The impact of good health on productive years, life expectancy and the economy
This blog is based on excerpts from a paper by Professor Les Mayhew, Associate Head of Global Research at the International Longevity Centre UK (ILC) and Professor of Statistics at Bayes Business School to be presented at the Longevity 19 Conference to be held in Amsterdam on 16 – 17 September 2024.
Key points
- For the first time in six decades of continuous improvement, life expectancy in the UK has stalled. Life expectancy of people aged 50+ is now 2.3 years lower than anticipated according to previous long-term trends.
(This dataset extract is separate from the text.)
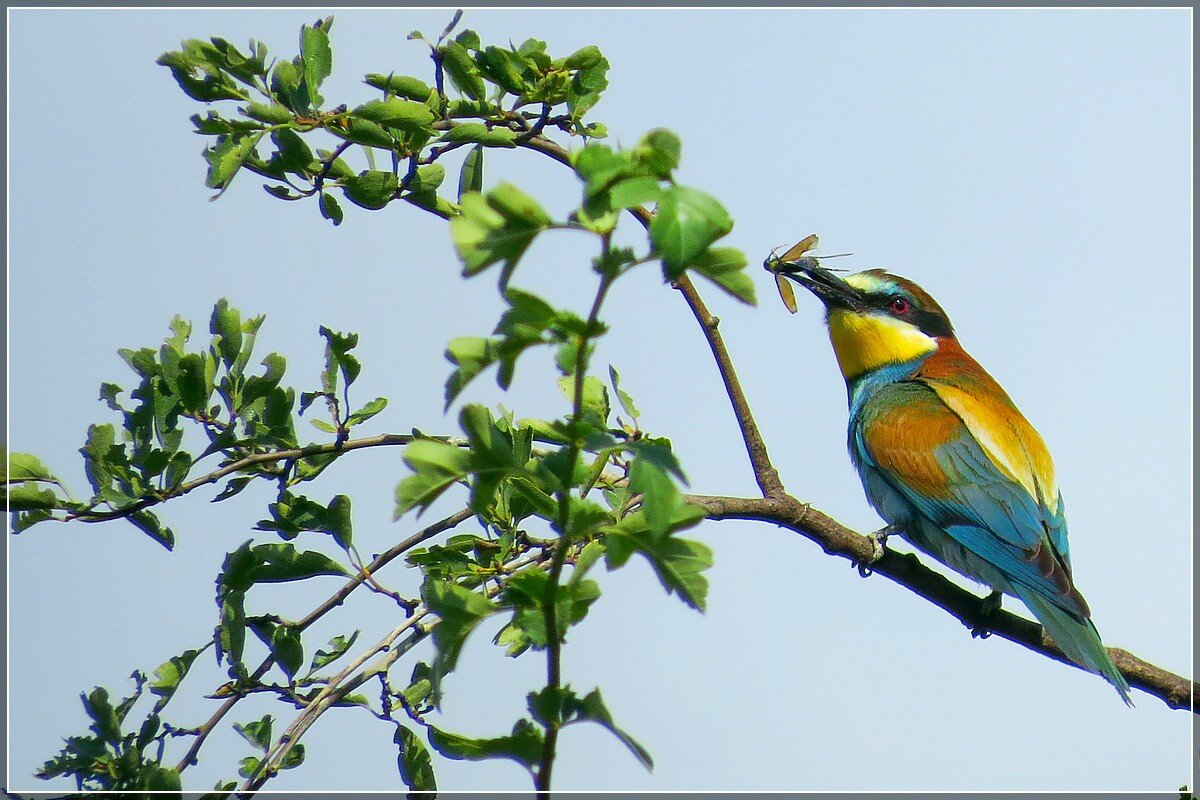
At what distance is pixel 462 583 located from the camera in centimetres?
198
- And this has big implications for people’s health too. A one-year loss in life expectancy equates on average to a 2.5-year loss in healthy years. For example, a UK male dying at age 80 could expect to spend on average 64.5 years in good health, but if his life expectancy is only 78, he will spend less than 60 years in good health.
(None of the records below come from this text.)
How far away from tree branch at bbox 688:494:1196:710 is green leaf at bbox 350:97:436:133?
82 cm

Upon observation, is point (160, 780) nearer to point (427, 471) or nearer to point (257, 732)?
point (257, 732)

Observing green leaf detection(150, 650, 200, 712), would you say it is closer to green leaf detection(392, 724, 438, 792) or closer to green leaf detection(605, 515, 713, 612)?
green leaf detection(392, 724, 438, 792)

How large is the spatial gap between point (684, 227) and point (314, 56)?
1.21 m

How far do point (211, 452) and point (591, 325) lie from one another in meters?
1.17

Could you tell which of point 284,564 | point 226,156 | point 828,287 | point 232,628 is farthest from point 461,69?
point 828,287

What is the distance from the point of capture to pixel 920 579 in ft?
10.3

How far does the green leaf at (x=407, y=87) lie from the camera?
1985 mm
- This impact on health is experienced unevenly. In the least healthy local authorities, the gap between male healthy life expectancy and male life expectancy is 21 years and in the healthiest only 10 years, a two-fold difference. The health gap is widest between ages 60 and 64 – crucial ages at which many fall out of the workforce when they would like to continue to work.
- And this isn’t the same across the world. The UK is an outlier in terms of recent changes in life expectancy globally and is one of only four major countries with stalled life expectancy. Out of 17 advanced economies, 11 increased life expectancy at age 50 between 2010 and 2020.
- We need greater investment in jobs and skills as well as healthier lifestyles earlier in the life course. More spending needs to be directed towards prevention, and there needs to be greater regulation of the things that do us harm.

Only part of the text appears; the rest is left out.